Skip to content

Conversation

@lossyrob
Copy link
Owner

@lossyrob lossyrob commented Dec 3, 2025

[Workflow Handoffs] Intelligent Stage Navigation and Workflow Resumption

Summary

This PR implements the Workflow Handoffs feature, transforming PAW from a manual stage-navigation system into an intelligent, guided workflow with three automation levels. Previously, users had to manually navigate between stages—completing a specification, then navigating to the correct prompt file in .paw/work/<slug>/prompts/, and manually executing it. This created friction that hindered adoption, especially when returning to a workflow after days or weeks away.

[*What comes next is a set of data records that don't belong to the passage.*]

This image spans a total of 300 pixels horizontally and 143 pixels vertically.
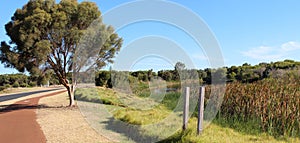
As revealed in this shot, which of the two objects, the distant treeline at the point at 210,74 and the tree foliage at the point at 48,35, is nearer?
the tree foliage at the point at 48,35

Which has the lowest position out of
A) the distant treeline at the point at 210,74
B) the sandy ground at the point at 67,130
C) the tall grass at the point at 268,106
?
the sandy ground at the point at 67,130

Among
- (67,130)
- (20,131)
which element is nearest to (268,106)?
(67,130)

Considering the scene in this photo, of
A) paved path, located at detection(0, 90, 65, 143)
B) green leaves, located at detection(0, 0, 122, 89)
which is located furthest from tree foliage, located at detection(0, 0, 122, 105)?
paved path, located at detection(0, 90, 65, 143)

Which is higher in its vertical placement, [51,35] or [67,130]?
[51,35]

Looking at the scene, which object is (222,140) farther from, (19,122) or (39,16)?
(39,16)

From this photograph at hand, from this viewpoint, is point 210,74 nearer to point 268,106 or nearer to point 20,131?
point 268,106

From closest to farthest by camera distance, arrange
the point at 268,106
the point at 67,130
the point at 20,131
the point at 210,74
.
A: the point at 20,131 → the point at 67,130 → the point at 268,106 → the point at 210,74

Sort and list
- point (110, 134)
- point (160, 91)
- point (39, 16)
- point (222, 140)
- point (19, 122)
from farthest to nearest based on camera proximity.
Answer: point (160, 91), point (39, 16), point (19, 122), point (110, 134), point (222, 140)

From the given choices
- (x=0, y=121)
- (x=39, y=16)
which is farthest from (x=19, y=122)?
(x=39, y=16)

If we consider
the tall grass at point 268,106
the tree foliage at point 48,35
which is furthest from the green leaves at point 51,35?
the tall grass at point 268,106

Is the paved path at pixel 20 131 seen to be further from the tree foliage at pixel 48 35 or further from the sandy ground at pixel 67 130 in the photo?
the tree foliage at pixel 48 35

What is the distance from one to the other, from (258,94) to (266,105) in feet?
2.42

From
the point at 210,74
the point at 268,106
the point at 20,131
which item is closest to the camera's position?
the point at 20,131

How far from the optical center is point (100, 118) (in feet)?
27.9
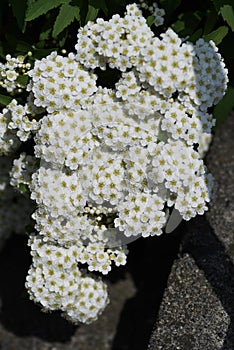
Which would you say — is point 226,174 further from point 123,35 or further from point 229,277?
point 123,35

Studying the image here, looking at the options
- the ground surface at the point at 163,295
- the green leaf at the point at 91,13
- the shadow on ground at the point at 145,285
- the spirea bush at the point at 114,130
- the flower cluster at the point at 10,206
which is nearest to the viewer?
the spirea bush at the point at 114,130

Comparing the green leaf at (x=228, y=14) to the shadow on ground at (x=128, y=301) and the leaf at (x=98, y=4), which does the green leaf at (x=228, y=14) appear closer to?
the leaf at (x=98, y=4)

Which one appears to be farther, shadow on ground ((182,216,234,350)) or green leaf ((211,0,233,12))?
shadow on ground ((182,216,234,350))

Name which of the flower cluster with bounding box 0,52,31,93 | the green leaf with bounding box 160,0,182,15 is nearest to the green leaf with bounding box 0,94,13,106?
the flower cluster with bounding box 0,52,31,93

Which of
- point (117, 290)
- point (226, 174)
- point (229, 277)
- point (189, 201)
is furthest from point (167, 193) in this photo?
point (117, 290)

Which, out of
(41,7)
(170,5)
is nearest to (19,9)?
(41,7)

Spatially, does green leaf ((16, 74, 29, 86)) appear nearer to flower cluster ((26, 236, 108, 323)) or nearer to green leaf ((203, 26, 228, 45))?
flower cluster ((26, 236, 108, 323))

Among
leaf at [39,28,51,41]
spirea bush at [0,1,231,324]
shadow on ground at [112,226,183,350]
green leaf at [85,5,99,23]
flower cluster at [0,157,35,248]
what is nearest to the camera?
spirea bush at [0,1,231,324]

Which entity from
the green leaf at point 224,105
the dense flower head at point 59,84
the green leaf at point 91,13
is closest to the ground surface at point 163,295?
the green leaf at point 224,105
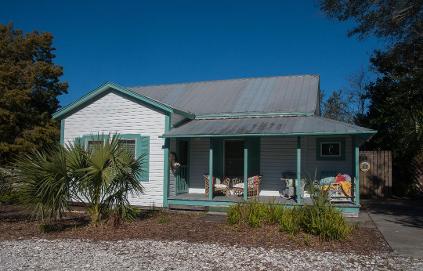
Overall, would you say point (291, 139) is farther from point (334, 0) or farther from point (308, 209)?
point (308, 209)

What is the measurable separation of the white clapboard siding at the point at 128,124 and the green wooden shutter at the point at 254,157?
3073 millimetres

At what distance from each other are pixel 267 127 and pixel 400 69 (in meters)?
7.95

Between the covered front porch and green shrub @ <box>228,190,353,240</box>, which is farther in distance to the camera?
the covered front porch

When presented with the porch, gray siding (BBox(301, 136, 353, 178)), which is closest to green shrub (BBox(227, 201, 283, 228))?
the porch

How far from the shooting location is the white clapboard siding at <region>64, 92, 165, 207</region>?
547 inches

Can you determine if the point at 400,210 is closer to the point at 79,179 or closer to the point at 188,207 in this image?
the point at 188,207

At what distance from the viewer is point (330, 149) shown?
1423 centimetres

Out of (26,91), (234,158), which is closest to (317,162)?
(234,158)

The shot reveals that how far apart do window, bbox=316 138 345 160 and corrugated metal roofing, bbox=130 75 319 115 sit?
1.13 m

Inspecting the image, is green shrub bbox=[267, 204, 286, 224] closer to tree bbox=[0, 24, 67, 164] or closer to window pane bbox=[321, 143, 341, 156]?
window pane bbox=[321, 143, 341, 156]

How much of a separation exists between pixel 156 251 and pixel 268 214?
9.95 ft

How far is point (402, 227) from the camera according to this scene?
10.5 metres

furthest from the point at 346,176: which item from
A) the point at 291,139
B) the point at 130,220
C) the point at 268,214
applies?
the point at 130,220

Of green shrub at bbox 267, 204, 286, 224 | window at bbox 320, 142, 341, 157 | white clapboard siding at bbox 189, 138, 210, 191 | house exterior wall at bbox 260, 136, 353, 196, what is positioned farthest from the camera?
white clapboard siding at bbox 189, 138, 210, 191
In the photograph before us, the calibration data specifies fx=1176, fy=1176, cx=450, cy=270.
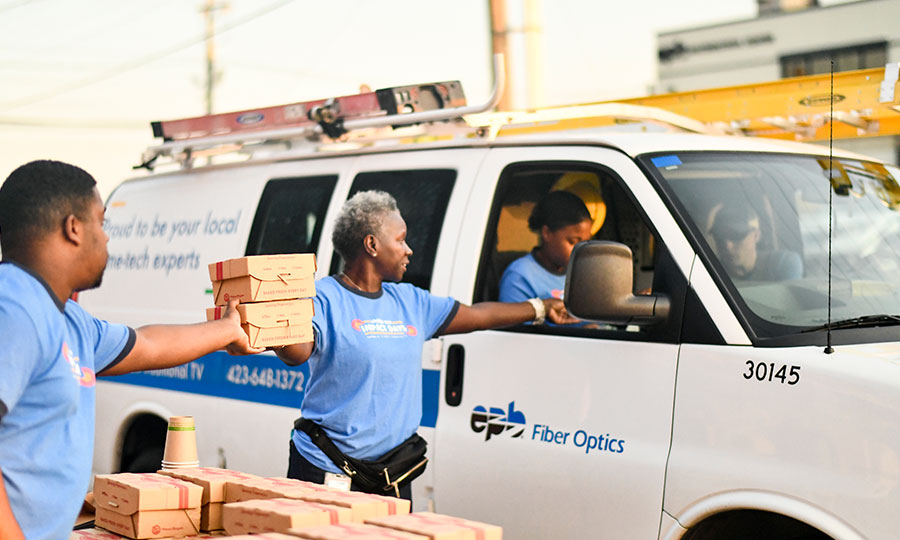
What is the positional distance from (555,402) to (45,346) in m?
2.40

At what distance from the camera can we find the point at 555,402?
179 inches

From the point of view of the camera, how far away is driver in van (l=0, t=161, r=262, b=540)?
2521 mm

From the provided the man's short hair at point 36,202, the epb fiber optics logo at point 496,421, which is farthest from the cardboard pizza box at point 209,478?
the epb fiber optics logo at point 496,421

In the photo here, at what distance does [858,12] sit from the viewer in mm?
26234

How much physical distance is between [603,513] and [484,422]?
662mm

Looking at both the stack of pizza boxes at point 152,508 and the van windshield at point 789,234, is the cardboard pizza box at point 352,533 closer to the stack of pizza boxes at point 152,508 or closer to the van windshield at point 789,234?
the stack of pizza boxes at point 152,508

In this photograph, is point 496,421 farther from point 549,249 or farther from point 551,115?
point 551,115

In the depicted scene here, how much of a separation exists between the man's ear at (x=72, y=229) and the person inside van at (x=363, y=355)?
4.52 ft

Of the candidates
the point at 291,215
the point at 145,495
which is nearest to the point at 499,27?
the point at 291,215

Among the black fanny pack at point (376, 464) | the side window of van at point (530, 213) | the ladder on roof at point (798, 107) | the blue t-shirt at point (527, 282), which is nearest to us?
the black fanny pack at point (376, 464)

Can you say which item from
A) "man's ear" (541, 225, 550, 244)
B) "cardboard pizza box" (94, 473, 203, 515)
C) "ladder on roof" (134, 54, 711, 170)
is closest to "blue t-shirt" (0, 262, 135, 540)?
"cardboard pizza box" (94, 473, 203, 515)

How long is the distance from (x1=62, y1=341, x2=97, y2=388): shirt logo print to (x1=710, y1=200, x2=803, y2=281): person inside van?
2.39m

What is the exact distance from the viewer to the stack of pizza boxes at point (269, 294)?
3.57 metres

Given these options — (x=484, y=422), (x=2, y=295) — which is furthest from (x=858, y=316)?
(x=2, y=295)
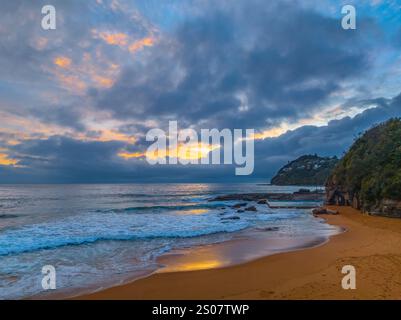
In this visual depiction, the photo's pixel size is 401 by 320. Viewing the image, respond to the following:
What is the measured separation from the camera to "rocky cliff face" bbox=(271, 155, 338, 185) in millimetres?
141100

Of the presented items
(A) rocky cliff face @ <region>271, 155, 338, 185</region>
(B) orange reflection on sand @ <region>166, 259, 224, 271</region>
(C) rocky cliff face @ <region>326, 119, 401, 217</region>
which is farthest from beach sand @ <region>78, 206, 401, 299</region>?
(A) rocky cliff face @ <region>271, 155, 338, 185</region>

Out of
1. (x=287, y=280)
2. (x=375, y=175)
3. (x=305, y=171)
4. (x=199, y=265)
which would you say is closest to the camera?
(x=287, y=280)

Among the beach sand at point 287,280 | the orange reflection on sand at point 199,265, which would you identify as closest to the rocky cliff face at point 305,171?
the beach sand at point 287,280

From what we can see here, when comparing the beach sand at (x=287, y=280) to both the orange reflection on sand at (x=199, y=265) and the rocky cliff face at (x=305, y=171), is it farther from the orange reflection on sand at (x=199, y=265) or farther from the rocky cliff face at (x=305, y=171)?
the rocky cliff face at (x=305, y=171)

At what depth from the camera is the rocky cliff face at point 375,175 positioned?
21.0m

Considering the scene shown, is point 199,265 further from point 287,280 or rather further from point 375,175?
point 375,175

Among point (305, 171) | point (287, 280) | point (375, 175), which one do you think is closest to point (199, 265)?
point (287, 280)

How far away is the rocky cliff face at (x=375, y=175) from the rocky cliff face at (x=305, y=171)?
4185 inches

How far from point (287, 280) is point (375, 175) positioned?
20237mm

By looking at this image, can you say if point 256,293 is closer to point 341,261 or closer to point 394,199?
point 341,261

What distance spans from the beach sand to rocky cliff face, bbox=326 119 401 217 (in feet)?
37.3

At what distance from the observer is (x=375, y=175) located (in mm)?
23656

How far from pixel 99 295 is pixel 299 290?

With Workflow Handoffs, when a PAW agent completes its work, it presents clear, actionable next steps. Users can type simple commands like research or implement Phase 2 to instantly transition to the appropriate agent in a fresh chat session, with all context automatically carried forward through the Work ID.

Key capabilities introduced:

  1. Contextual Stage Transitions — Agents present formatted next-step options with commands like research, code, implement Phase 2, status. Users type simple commands to transition to appropriate agents.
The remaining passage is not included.